The most recent instance that comes to mind immediately is levying huge protectionist tariffs on selected trading partners (China) to stifle their exports into the United States and to coerce them into artificially altering the value of their currency. It is an extremely dangerous stratagem to impose a protectionist tariff on China just because some people believe we are importing too many Chinese goods and would like to coerce the Chinese government into cutting their currency free of its link to the dollar. For example, Sen. Charles Schumer, D-N.Y., has introduced a bill to hit all Chinese imports with a 27.5 percent protectionist tariff, which is co-sponsored by the Democratic Senate Leader Harry Reid, (D-Nev.) and the junior senator from New York, Hillary Clinton (D-NY).
Red flags are raised immediately by the way supporters of smacking China in the face with a huge protective tariff mangle the English language to distort reality. Schumer is fond of calling his bill a "tough-love effort" to force the Chinese to "stop playing games with their currency." Similarly, other senators supporting the legislation insist it is crafted to pressure the Chinese into "ending their currency manipulation."
How can one rightly call anchoring a nation's currency to the dollar, as China does, "playing games" or "manipulating" their currency? Was it "currency manipulation" under the Bretton Woods international monetary system when the value of the dollar was fixed at a specific weight of gold and the value of foreign currencies then fixed to the dollar? It may be the best policy or the worst possible policy (I happen to think it was one of the best) but it certainly isn't "manipulative." There is substantial professional opinion among economists that a nation can effectively stabilize the value of its currency (especially if it isn't widely traded) and de-politicize its monetary policy by linking it to a strong foreign currency like the dollar or the euro.
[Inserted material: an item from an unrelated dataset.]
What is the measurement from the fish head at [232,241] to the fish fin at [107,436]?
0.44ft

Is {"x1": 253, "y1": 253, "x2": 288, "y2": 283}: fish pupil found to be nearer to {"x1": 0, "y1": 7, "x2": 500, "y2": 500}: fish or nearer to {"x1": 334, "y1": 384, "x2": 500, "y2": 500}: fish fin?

Imposing a 27.5 percent tariff on Chinese imports not only would be disastrous in its own right, it would not stop there. China almost certainly would retaliate, and the seeds of a trade war would be sown. The Schumer-Hillary tariff on China could easily turn into the Smoot-Hawley tariff of the 21st century. Just as Smoot-Hawley quickly got out of control - expanding originally from an effort to protect farmers - so too would Schumer-Hillary get out of control as other petitioners quickly lined up to demand protection against other countries "flooding" our economy with "cheap" goods and "manipulating" their currencies to give their exports an "unfair" advantage.
There is a permanent lobby in Washington for replacing free trade with managed trade led primarily by Fred Bergsten, a former assistant secretary of Treasury for international affairs under President Jimmy Carter and now the director of the Institute for International Economics. Bergsten recently made a pitch before the Counsel on Foreign Relations for a pre-emptive 50 percent tariff on China to prevent an international economic calamity. Even former Nixon Commerce Secretary Pete Peterson, who supports the idea, acknowledges that a hefty protectionist tariff on China is playing with fire. Peterson said, "I don't suggest using sticks lightly. They're a very dangerous thing to get started because they can result in retaliation and so forth."
The simple truth is, there is no demonstrable instance in economic history where nations were made worse off by free and open trade. There are only doomsday scenarios spun out of the imagination of half-baked economists that are concocted to spur governments to act pre-emptively. There are, however, innumerable instances where a false fear of free trade (usually goaded by economic interests who benefit in the short run from protectionist policies) has led a government to "pre-empt a crisis" with protectionist policies that very quickly cascaded into a genuine economic calamity. Smoot-Hawley is the most dramatic instance in the last hundred years. Let's not tempt fate with a Schumer-Hillary tariff that could become the Smoot-Hawley tariff of the 21st century.